THE TASK: Please repeat the data exactly, leaving nothing out.

AVAILABLE RECORDS:
▬▬▬▬▬▬▬▬▬▬
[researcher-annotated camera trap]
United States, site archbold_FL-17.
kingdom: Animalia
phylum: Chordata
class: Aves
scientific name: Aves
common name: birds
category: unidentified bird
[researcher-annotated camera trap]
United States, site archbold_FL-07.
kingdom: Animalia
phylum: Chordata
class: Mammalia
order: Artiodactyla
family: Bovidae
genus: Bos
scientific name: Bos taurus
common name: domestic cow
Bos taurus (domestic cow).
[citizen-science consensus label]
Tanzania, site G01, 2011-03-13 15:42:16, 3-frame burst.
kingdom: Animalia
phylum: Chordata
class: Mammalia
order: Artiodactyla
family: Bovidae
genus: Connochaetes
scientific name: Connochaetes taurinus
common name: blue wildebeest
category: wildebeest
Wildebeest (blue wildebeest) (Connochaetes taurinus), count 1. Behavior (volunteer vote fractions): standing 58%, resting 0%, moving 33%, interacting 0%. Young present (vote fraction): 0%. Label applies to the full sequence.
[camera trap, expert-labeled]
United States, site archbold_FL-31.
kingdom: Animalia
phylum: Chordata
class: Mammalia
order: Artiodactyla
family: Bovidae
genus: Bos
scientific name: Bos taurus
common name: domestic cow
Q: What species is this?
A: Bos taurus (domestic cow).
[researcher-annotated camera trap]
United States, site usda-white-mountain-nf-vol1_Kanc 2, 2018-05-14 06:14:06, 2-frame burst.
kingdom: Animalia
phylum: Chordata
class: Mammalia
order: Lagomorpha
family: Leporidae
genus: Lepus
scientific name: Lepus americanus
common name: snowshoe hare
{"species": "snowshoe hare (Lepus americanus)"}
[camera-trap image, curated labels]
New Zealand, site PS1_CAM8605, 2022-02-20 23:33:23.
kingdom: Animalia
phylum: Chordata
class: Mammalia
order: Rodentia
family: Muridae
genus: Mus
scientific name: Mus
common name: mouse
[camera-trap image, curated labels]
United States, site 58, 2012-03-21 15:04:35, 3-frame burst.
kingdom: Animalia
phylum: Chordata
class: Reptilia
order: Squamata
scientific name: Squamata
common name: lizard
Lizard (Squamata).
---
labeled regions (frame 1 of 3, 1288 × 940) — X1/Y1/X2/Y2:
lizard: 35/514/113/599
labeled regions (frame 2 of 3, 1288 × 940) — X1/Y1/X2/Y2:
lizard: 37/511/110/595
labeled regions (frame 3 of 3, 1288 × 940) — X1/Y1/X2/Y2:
▬▬▬▬▬▬▬▬▬▬
TASK ANSWER:
[researcher-annotated camera trap]
United States, site archbold_FL-17.
kingdom: Animalia
phylum: Chordata
class: Aves
scientific name: Aves
common name: birds
category: unidentified bird
[researcher-annotated camera trap]
United States, site archbold_FL-07.
kingdom: Animalia
phylum: Chordata
class: Mammalia
order: Artiodactyla
family: Bovidae
genus: Bos
scientific name: Bos taurus
common name: domestic cow
Bos taurus (domestic cow).
[citizen-science consensus label]
Tanzania, site G01, 2011-03-13 15:42:16, 3-frame burst.
kingdom: Animalia
phylum: Chordata
class: Mammalia
order: Artiodactyla
family: Bovidae
genus: Connochaetes
scientific name: Connochaetes taurinus
common name: blue wildebeest
category: wildebeest
Wildebeest (blue wildebeest) (Connochaetes taurinus), count 1. Behavior (volunteer vote fractions): standing 58%, resting 0%, moving 33%, interacting 0%. Young present (vote fraction): 0%. Label applies to the full sequence.
[camera trap, expert-labeled]
United States, site archbold_FL-31.
kingdom: Animalia
phylum: Chordata
class: Mammalia
order: Artiodactyla
family: Bovidae
genus: Bos
scientific name: Bos taurus
common name: domestic cow
Q: What species is this?
A: Bos taurus (domestic cow).
[researcher-annotated camera trap]
United States, site usda-white-mountain-nf-vol1_Kanc 2, 2018-05-14 06:14:06, 2-frame burst.
kingdom: Animalia
phylum: Chordata
class: Mammalia
order: Lagomorpha
family: Leporidae
genus: Lepus
scientific name: Lepus americanus
common name: snowshoe hare
{"species": "snowshoe hare (Lepus americanus)"}
[camera-trap image, curated labels]
New Zealand, site PS1_CAM8605, 2022-02-20 23:33:23.
kingdom: Animalia
phylum: Chordata
class: Mammalia
order: Rodentia
family: Muridae
genus: Mus
scientific name: Mus
common name: mouse
[camera-trap image, curated labels]
United States, site 58, 2012-03-21 15:04:35, 3-frame burst.
kingdom: Animalia
phylum: Chordata
class: Reptilia
order: Squamata
scientific name: Squamata
common name: lizard
Lizard (Squamata).
---
labeled regions (frame 1 of 3, 1288 × 940) — X1/Y1/X2/Y2:
lizard: 35/514/113/599
labeled regions (frame 2 of 3, 1288 × 940) — X1/Y1/X2/Y2:
lizard: 37/511/110/595
labeled regions (frame 3 of 3, 1288 × 940) — X1/Y1/X2/Y2:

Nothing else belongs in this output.